J.P. Morgan, via its private label conduit, J.P. Morgan Mortgage Trust, through mid-December had sponsored 15 offerings backed by jumbo loans with a total value of $16.4 billion and eight investment-property/second home-backed securitization deals valued at $3.9 billion, according to bond-rating agency reports. The combined value of those private-label transactions, $20.3 billion, represents nearly 18% of KBRA’s projected $115 billion in deal volume for the entire private-label market this year.

For J.P. Morgan’s jumbo-loan securitizations, bond-rating agency reports show that nearly 50% of the mortgages involved in those deals were originated in California.

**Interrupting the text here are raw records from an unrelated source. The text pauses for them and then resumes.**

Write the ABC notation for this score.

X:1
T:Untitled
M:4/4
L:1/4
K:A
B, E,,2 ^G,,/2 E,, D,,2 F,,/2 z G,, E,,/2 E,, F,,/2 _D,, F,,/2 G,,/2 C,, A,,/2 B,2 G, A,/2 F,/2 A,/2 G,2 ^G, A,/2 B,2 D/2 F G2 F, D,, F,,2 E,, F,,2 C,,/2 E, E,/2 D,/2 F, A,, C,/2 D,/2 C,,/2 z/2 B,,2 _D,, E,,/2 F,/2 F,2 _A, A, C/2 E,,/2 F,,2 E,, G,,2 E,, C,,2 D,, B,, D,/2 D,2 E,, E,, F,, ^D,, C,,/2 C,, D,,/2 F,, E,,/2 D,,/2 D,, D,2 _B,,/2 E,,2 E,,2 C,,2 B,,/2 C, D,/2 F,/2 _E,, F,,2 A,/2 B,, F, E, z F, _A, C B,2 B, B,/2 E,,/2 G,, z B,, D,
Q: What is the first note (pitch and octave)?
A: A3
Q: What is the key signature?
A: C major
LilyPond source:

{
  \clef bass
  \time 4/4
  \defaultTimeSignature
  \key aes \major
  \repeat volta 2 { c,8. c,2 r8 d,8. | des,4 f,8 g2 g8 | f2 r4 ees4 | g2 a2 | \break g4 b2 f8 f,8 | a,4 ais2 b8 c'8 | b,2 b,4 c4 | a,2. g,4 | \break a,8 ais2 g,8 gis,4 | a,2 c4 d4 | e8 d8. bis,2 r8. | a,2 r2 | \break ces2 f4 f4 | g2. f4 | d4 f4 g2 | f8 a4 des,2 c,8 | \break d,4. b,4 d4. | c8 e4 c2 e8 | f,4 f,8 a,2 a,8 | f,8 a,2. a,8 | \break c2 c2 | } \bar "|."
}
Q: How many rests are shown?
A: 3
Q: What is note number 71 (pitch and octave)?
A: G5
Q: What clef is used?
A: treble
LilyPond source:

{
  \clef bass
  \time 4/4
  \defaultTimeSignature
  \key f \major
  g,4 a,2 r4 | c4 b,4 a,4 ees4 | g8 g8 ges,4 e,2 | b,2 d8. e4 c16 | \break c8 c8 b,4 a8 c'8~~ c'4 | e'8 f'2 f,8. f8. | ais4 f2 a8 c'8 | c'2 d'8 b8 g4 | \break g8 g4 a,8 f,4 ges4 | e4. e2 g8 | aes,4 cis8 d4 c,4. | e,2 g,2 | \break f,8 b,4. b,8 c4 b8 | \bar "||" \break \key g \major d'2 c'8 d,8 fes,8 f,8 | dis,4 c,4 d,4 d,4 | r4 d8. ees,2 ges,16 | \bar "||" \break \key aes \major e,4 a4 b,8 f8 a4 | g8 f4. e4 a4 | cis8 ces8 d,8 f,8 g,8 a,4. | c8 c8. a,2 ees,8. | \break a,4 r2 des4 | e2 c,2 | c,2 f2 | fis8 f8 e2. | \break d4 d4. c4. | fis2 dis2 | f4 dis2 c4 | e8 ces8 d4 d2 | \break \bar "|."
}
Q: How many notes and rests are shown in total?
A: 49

“California has by far the highest prices in the country, with the median price of a home today in the state over $800,000,” said Rick Sharga, executive vice president of marketing for real-estate research firm RealtyTrac. “And, so that prices most borrowers out of getting a conventional loan, even with the higher [GSE loan-limit] allowance. 

“So, you’re going to have a higher percentage of jumbo loans in California … and California also has a high percentage of overall sales relative to other states.”

Adds Tom Piercy, managing director of Denver-based Incenter Mortgage Advisors: “The jumbo market has expanded as we’ve seen property values increase nationwide. … The appetite for jumbo loans has increased significantly.”

Rising interest rates, coupled with increased agency loan limits and the Federal Housing Finance Agency’s decision to suspend the cap on the purchase of mortgages backed by investment properties, however, are expected to slow the growth of the private-label market in the year ahead. 

The Federal Reserve is increasing the pace of its bond tapering in the months ahead, including reducing its purchases of mortgage-backed securities. It also is planning up to three bumps in the benchmark interest rate in the year ahead. That upward pressure on rates is expected to bend the arc upward on 30-year fixed rates as well, depressing the housing-refinance market.

“It is still expected that [jumbo] RMBS issuance will start to slow in the coming months as rates rise and supply wanes,” states MAXEX’s December market report. “…We continue to think that issuance [of RMBS backed by investment properties also] will subside in 2022 as originators sell many of these loans back to the agencies.” 

Still, the non-agency market is expected to continue to expand in the year ahead, even if it’s at a slower pace than in 2021, according to KBRA.

“Our fiscal year 2022 forecast is $132 billion across the prime, non-prime, and CRT segments, which, if realized, would make it a new record year for RMBS issuance post-GFC [global financial crisis] and an approximately 15% year-over-year increase from 2021,” KBRA’s market-projection report states.

Rising rates, rising GSE loan limits, the suspension of GSE caps on the purchase of investment property mortgages, as well as a housing market that is shifting toward purchase loans, are in combination, then, expected to act as a governor on the growth of securitization volume in the year ahead. At least that may be the case for the jumbo and agency-eligible investment-property segments of the private label market.

But that rising-rate environment is expected to be a boon for the non-QM sector. Verus’ Smith projects that non-QM private-label issuance will swell to over $40 billion in 2022, approaching a doubling of this year’s already robust transaction volume.

“We believe the conditions are ripe for considerable growth of the expanded non-agency market,” Smith said. “Considerable unmet demand for mortgage financing exists from self-employed borrowers and real estate investors. 

“… We are also seeing considerable renewed interest from mortgage lenders who are looking to diversify their product mix away from conventional refinances.”